← Reports

Memory Systems for AI Agents

Landscape Review & Decision Framework

Prepared for: Luci (self-assessment) and Elmar (decision-maker)
Date: 2026-04-11
Triggered by: GBrain release (Garry Tan, 2026-04-10)
NotebookLM notebook: "Memory Systems for AI Agents — Landscape Review" (51 sources)

Table of Contents

  1. Executive Summary
  2. Current Landscape
  3. Retrieval Architectures
  4. Data Model Patterns
  5. Entity Extraction and Enrichment
  6. Dream Cycles / Overnight Consolidation
  7. Academic Foundations
  8. Expert Commentary and Contested Questions
  9. Tradeoffs Matrix for Luci
  10. Decision Framework
  11. Contested Questions — Where I (Luci) Stand
  12. Sources

Executive Summary

The AI agent memory landscape has matured rapidly. Ten significant frameworks exist, three academic papers provide theoretical grounding, and expert opinion is genuinely divided on key architectural questions. After reviewing 50+ sources, the core finding is this: Luci's current markdown-based memory system is architecturally sound and aligned with the emerging expert consensus (Karpathy, Willison, Harrison Chase all converge on file-based, human-readable memory). The gaps are not in the storage model but in three specific capabilities: (1) entity extraction and compiled people-pages, (2) overnight consolidation/dream cycles, and (3) hybrid retrieval beyond grep.

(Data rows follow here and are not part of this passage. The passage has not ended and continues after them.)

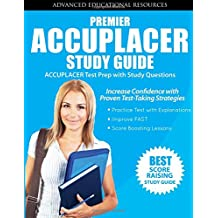 Premier Accuplacer Study Guide: Accuplacer Test Prep with Practice Questions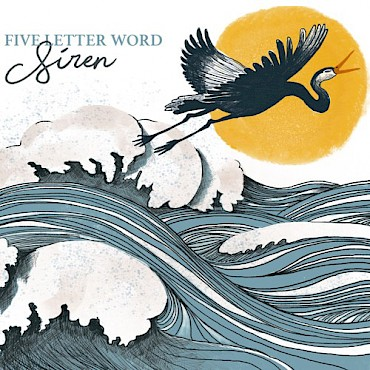 Celebrate the release of Five Letter Word's 'Siren' (featuring artwork by Chelsea Stephen of Left Pebble Studio) at Mississippi Studios on January 10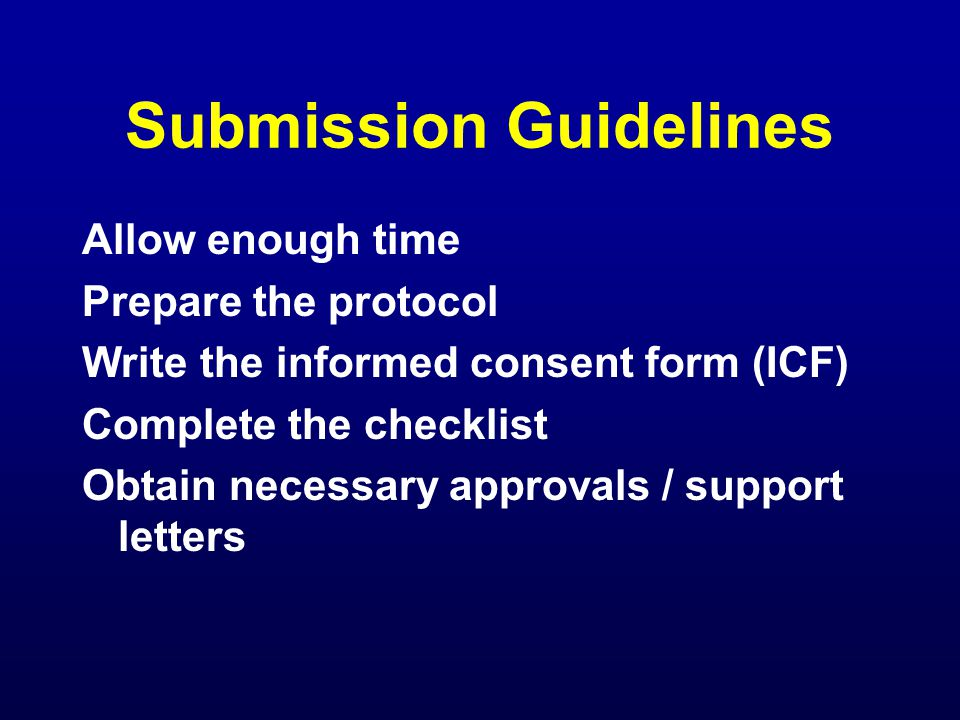 Submission Guidelines Allow enough time Prepare the protocol Write the informed consent form (ICF) Complete the checklist Obtain necessary approvals / support letters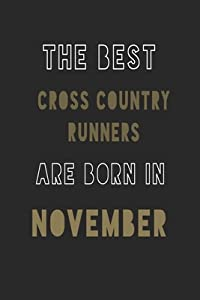 The Best Cross country runners are Born in November journal: 6*9 Lined Diary Notebook, Journal or Planner and Gift with 120 pages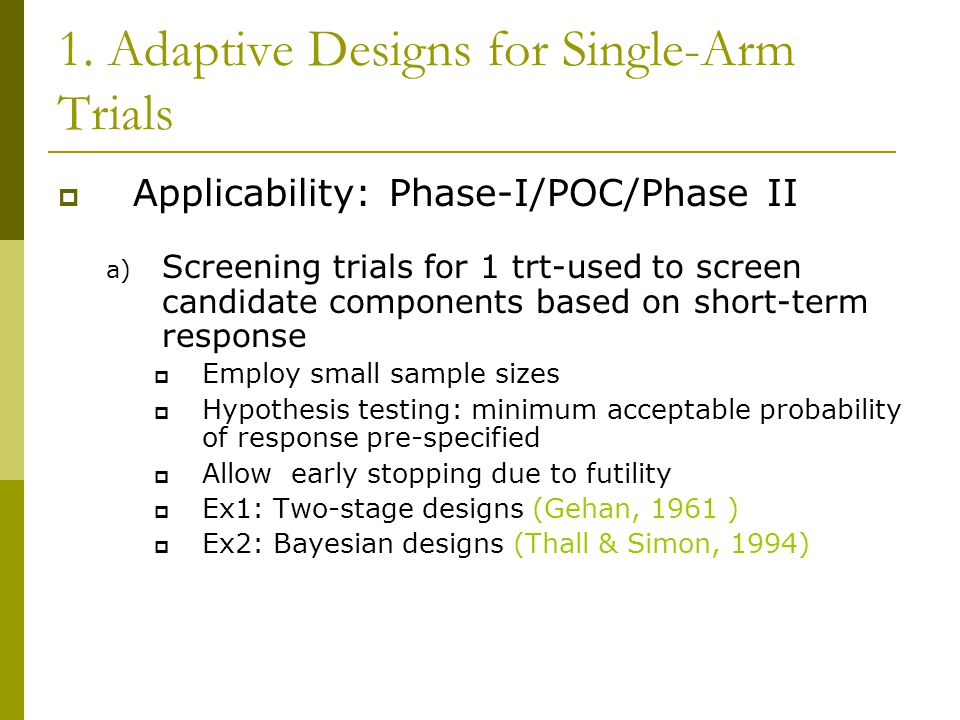 1. Adaptive Designs for Single-Arm Trials  Applicability: Phase-I/POC/Phase II a) Screening trials for 1 trt-used to screen candidate components base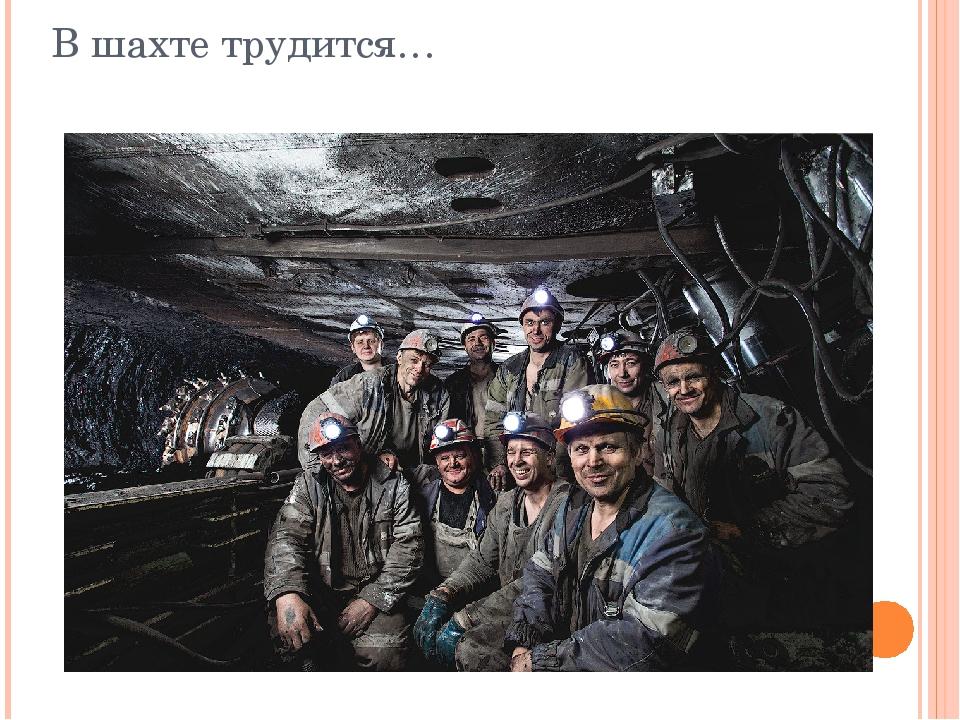 В шахте трудится…
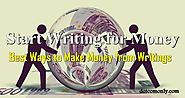 Writing For Money: Best Ways To Make Money Writings - Dot Com Only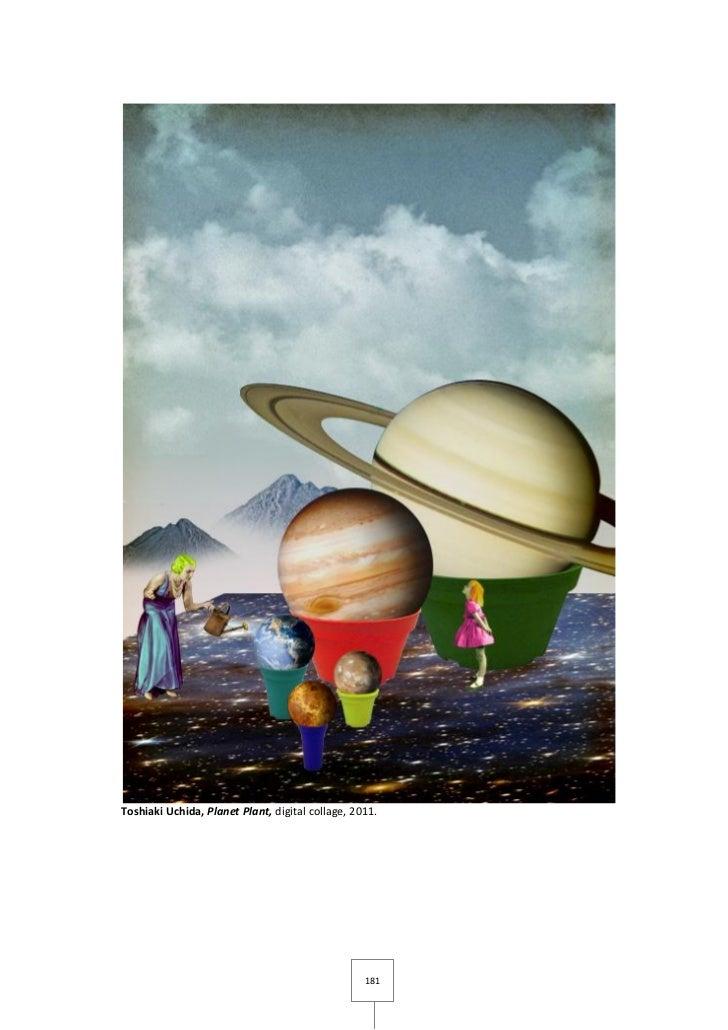 Toshiaki Uchida, Planet Plant, digital collage, 2011.                                                  181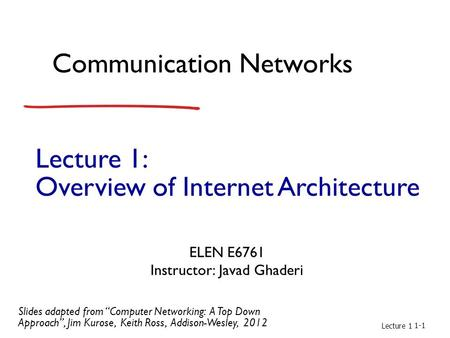 "Lecture 1: Overview of Internet Architecture Communication Networks ELEN E6761 Instructor: Javad Ghaderi Lecture 1 1-1 Slides adapted from ""Computer Networking:"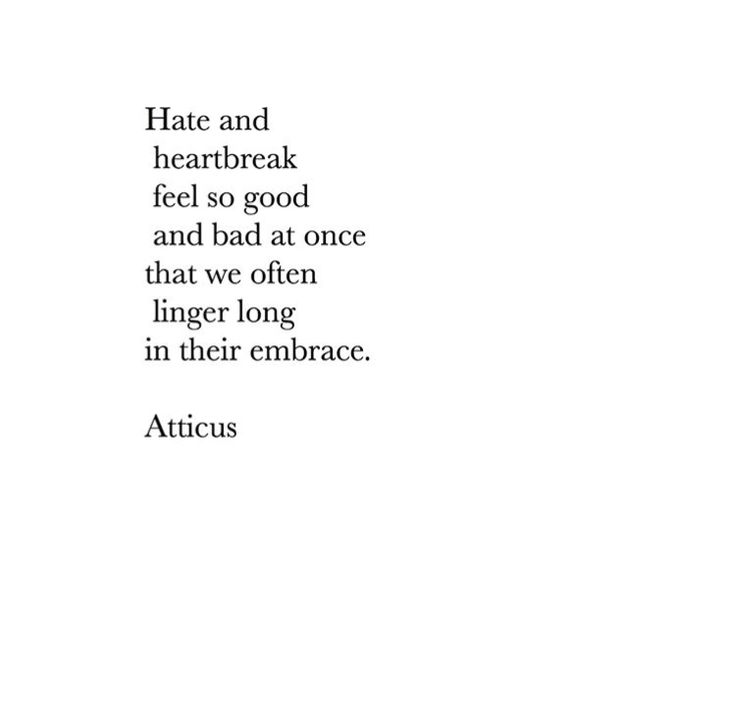 never hate or linger to long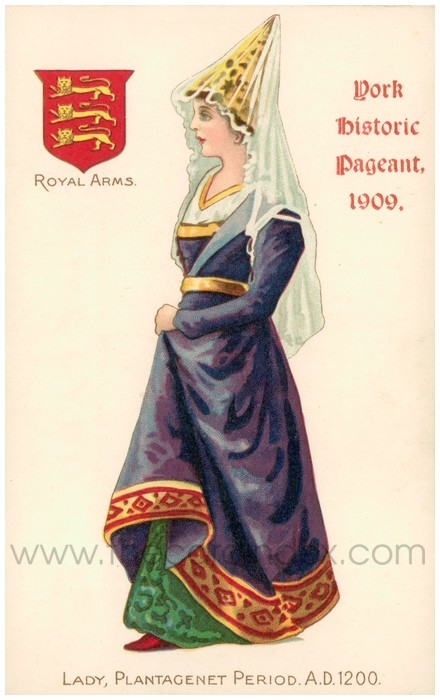 Postcard front: York Historic Pageant, 1909, Lady, Plantagenet Period. A.D. 1200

Recommendation: Keep markdown as source of truth. Add a lightweight dream cycle for consolidation. Add compiled entity pages. Optionally add SQLite FTS5 for hybrid search. Do not adopt GBrain wholesale — steal the "compiled truth + timeline" page pattern and the dream cycle concept instead.

1. Current Landscape

The Ten Systems

System Architecture Storage Retrieval Open Source Production-Ready
GBrain (Garry Tan)Markdown + pgvector hybridGit-backed .md files + PostgresHybrid: vector + keyword + RRFYes (MIT)Personal use
MemGPT / LettaOS-inspired tiered memoryMessage buffer + core + recall + archivalAgent-managed pagingYesYes (Letta platform)
Mem0Universal memory layerMulti-scope (user/agent/session/org)Graph + vector + keywordYesYes (186M API calls/quarter)
LangMemSDK for agent learningLangGraph BaseStoreSemantic + episodic + proceduralYesLangChain ecosystem
LlamaIndexComposable memory modulesPluggable backendsVector + summary + composableYesRAG-heavy workflows
Obsidian + MCPVault as memory backend.md files in foldersBM25 or grepCommunityPersonal use
Karpathy LLM WikiCompiled markdown knowledge baseraw/ + wiki/ + schemaOptional BM25/hybridConcept (gist)Concept
OpenAI AssistantsServer-managed threadsOpenAI serversFull-thread re-processingNoBeing deprecated (Aug 2026)
Anthropic MemoryFile-based, client-side/memories directoryGlob/grep + compactionPartial (MCP)Yes (Claude Code)
Devin (Cognition)DeepWiki + proprietaryProprietaryCode-specialized indexingNoEnterprise ($500/mo)

Key Observations

Convergence on files: Three independent high-profile systems (Claude Code, GBrain, Manus) converged on markdown files as the memory substrate. Harrison Chase (LangChain) explicitly stated: "I very, very strongly believe that if you're building a long-horizon agent, you need to give it access to a file system." This is not a coincidence — files are inspectable, versioned, portable, and work with every tool.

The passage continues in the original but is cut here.